1985 Key Video VHS release


There is something very peculiar about minor works from great masters that I find absolutely fascinating.  Critically panned and hated at the time, Quintet is the type of film that I can definitely say is not for everyone.  The pacing is very slow and the mood is bleak.  And, when I say bleak, I mean downright grim.  That being said, its a brilliant film.

It has a strange, frozen, and dreamy look to it.  The top and bottom of the frame has a "blurry-ness" to it that looks like vaseline on the screen, almost like the bottom of the land-speeder in A New Hope.  Where 3 Women is characterized by the wish and wash of water, as tides of emotion take it over, Quintet is a dreamy existential meditation on politics and hope.

Altman is known for his brilliant characterizations, enormous casts and philosophical subtext.  Giant masterpieces like Nashville and M*A*S*H* established him as one of the great American directors.  Quintet and 3 Women were seen as flops and hurt his reputation, making it tough to make such daring and original work for years.

The Rundown:
The world has entered another ice age.  Humanity has been lowered into a frozen post-apocalyptic nightmare.  Paul Newman has made his way from "the south" where he was hunting seals to the city.  With an original population of five million, it has become an icy wasteland of very few.  Newman arrives with his wife, who is five-months pregnant with what would have been, perhaps, the last baby to be born.  But, she is murdered in a bombing.






The Game:
When the population no longer has any real motivations, it begins to obsess on a game called Quintet.  The rules are a bit mysterious and never truly given, but these are the things that we know.


  • A Five-Sided Board
  • Six Players
  • Players roll to determine who is the "sixth man"
  • Play proceeds with some dice-rolling, moving of markers and lollygagging while the sixth man sits out
  • Markers seem to move in and out of "limbo" and "the killing circle" based on what the players roll
  • The five players "kill" one another until only one remains.  He / She then plays against the sixth man
As the population has dwindled and become more and more lost, the game has become more serious.  When Newman asks about work, his brother replies, "There is nothing left but the game."

quintet3.jpg (635×347)
The Sixth Space is Empty.  Blackness.  Void.


Shit Just Got Real:
All hope is lost.  The last city is full of middle-age people and older.  The steel and concrete that holds up the city is slowly being destroyed as a glacier makes its way north.  As hope is lost and the game takes over, something secretly called "The Tournament" has taken over, involving real people as the markers and the real stakes of the game being people's lives.  What comes is a bloody game to be the last man standing, and at the middle of it, Newman is hoping to find the murderer of his wife.

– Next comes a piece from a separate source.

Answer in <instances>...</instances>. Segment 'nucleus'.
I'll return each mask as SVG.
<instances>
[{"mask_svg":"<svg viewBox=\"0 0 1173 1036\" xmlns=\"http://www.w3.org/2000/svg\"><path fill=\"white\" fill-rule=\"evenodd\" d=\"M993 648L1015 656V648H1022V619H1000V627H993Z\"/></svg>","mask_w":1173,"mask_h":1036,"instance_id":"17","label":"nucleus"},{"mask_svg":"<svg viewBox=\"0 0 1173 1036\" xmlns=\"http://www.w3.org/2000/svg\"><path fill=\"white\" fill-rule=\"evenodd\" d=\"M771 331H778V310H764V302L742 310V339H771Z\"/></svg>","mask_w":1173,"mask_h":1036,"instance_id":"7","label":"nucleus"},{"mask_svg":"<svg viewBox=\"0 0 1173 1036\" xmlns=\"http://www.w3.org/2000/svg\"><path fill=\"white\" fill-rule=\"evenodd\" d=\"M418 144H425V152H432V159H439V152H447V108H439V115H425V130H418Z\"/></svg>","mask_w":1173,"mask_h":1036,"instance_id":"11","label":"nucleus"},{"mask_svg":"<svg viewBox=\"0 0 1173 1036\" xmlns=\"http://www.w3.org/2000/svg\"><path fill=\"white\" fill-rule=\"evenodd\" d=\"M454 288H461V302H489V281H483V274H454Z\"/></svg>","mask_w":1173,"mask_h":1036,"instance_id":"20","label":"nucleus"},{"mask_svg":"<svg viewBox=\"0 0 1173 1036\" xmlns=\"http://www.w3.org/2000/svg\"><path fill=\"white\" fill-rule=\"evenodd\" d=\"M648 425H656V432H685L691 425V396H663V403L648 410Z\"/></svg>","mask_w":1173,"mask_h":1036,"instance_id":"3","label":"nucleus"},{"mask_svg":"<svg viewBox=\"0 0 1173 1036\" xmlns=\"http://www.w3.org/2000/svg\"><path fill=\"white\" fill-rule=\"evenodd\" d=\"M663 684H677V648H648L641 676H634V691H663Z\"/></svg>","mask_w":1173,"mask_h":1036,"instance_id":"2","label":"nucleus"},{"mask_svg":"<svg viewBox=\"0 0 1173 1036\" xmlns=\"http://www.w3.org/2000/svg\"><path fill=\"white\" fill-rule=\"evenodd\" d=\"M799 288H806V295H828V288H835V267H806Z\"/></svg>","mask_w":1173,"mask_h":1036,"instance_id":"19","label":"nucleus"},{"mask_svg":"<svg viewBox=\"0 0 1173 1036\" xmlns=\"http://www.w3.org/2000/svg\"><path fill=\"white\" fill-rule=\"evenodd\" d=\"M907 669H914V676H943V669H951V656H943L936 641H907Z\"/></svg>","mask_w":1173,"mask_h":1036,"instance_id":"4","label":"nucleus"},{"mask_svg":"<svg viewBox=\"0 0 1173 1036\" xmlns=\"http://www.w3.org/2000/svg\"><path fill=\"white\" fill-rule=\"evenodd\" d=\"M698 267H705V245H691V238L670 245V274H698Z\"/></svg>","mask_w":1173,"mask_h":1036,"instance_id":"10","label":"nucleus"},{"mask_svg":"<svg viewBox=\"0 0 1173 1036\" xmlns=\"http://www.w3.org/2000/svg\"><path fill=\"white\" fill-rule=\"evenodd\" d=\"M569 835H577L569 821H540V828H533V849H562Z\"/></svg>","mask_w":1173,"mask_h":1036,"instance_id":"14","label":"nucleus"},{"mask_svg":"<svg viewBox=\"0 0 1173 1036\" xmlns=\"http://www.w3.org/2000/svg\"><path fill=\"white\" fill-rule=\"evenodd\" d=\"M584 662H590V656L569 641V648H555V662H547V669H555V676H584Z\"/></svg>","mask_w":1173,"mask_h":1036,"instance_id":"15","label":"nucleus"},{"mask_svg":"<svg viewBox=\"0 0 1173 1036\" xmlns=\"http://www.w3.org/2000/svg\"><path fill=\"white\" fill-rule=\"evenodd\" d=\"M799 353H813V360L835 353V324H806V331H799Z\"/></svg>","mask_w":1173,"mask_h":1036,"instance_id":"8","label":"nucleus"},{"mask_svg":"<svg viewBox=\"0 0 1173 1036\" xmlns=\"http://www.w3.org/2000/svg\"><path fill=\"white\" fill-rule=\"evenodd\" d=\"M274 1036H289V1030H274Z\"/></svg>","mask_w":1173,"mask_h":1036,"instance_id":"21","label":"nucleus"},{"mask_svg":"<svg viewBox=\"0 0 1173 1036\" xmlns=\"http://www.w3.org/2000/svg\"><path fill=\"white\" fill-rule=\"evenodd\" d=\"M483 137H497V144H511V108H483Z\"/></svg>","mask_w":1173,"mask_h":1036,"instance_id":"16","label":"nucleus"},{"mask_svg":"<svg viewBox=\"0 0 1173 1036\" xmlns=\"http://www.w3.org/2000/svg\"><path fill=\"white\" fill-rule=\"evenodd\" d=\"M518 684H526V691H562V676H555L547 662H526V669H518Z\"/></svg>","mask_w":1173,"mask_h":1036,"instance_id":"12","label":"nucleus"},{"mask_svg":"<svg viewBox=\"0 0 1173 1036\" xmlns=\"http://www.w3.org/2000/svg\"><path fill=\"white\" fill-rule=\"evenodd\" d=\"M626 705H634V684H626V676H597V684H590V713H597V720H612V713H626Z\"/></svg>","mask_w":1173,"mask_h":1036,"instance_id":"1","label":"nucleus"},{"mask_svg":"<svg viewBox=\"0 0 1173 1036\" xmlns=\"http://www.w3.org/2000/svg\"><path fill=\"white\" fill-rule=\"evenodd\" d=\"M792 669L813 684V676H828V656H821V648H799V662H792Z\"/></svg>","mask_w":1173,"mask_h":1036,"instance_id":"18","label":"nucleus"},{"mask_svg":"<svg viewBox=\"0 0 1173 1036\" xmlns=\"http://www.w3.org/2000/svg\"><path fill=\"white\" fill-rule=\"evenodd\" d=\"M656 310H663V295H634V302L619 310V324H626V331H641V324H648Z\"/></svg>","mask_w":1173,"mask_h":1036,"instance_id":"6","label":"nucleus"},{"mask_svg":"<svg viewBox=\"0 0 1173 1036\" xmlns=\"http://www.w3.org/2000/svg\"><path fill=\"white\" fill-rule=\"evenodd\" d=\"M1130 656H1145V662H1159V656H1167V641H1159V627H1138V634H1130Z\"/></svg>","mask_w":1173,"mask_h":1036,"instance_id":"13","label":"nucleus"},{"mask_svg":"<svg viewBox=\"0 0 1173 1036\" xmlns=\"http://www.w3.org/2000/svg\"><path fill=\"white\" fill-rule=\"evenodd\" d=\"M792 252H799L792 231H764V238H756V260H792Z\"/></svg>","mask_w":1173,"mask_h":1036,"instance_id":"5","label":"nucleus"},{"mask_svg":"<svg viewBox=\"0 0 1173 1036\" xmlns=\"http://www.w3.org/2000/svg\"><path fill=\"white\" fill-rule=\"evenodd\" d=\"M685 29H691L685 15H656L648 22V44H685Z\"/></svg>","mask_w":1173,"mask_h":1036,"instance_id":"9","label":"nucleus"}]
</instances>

One of the reasons that this film is so ignored is the extreme harsh critical reception.  For instance, Vincent Canby (asshat) from the New York Times went so far as to say, "At it's worst, which is most of the time, "Quintet" discovers a lot of small ideas that sound as if they'd been borrowed from "Tomorrow," the shrilly dreadful song from Annie."  First off, what does that mean?  Second, Canby seems to have mistaken his inability to connect to the film to it having no large ideas.  Do ideas get any larger than the absolute existence of humanity?  That's like saying that Jaws is dull and not about sharks.  (PS - he also gave Jaws a bad review...)  It's also a film about motivation.  When there is no sense of future, what takes up our productive energy?

Like I said at the beginning of the review, this is definitely not for everyone.  You must enjoy the political intrigue of a conversation that happens about the strategy of the game in the presence of a woman who has a sword through her face.